** TASK SET **
a. Translate this sentence from the power management message below into Spanish: "Policy managers have the option of considering the actual system state number if they're aware of it."
b. Reproduce the part of the power management message below starting with "I'm not sure" and going on through "suggestions.".

I'm not sure if I was very clear on this, but I intended for those
constants to be used as flags for describing characteristics of
platform-specific system states. On X86, ACPI would provide the system
states. So a suspend to ram state like ACPI S3 might be:
PM_SYSTEM_STATE_SLEEP & PM_SYSTEM_STATE_SUSPEND_RAM &
PM_SYSTEM_STATE_BALANCED
And S4 might be:
PM_SYSTEM_STATE_OFF & PM_SYSTEM_STATE_SUSPEND_DISK
I think these may need to be revised. I look forward to any
suggestions.
Power drivers will often have knowledge of the platform-specific states,
and they will inform the policy manager of what states/options are
available. The policy manger will then attempt to determine the
intentions of the system state, and after also factoring in user
settings, choose which state to use. Policy managers have the option of
considering the actual system state number if they're aware of it.
Otherwise, they will use the flags to guess what would be appropriate
for the system state.
>
> This is where I see the policy managers taking a greater role. In
> addition to the hard coded states (the first five you defined sound fine
> to me), the user would define a number of pseudo system states as well
> as define the translation tables for device states under those pseudo
> states. Each pseudo state would be registered with the PM core and
> assigned a unique identifier.

** DATA ROWS **
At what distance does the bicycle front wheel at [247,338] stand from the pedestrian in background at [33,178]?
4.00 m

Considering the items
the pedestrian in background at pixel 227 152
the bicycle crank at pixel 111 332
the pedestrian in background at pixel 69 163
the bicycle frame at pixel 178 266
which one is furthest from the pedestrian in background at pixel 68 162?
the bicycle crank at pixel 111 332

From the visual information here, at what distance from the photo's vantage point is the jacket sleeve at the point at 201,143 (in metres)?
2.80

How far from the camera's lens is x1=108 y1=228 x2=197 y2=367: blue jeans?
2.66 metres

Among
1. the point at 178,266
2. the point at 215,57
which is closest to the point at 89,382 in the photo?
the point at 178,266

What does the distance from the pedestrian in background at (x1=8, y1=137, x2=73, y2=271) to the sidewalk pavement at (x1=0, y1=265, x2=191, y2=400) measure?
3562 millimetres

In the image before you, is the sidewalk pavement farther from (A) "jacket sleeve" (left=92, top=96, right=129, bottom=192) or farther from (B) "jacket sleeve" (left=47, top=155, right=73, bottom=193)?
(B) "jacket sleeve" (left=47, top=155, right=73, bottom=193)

...

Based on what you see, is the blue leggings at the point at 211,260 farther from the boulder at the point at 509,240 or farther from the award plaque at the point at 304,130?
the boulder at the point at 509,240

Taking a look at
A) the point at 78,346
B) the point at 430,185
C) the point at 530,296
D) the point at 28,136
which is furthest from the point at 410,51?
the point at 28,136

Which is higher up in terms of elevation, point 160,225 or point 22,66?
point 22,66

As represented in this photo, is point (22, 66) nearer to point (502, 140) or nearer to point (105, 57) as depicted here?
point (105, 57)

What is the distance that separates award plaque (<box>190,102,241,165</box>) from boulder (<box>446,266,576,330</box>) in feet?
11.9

** SOLUTIONS BY TASK **
a. Los gestores de políticas tienen la opción de considerar el número real del estado del sistema si lo conocen.

b.
I'm not sure if I was very clear on this, but I intended for those
constants to be used as flags for describing characteristics of
platform-specific system states. On X86, ACPI would provide the system
states. So a suspend to ram state like ACPI S3 might be:
PM_SYSTEM_STATE_SLEEP & PM_SYSTEM_STATE_SUSPEND_RAM &
PM_SYSTEM_STATE_BALANCED
And S4 might be:
PM_SYSTEM_STATE_OFF & PM_SYSTEM_STATE_SUSPEND_DISK
I think these may need to be revised. I look forward to any
suggestions.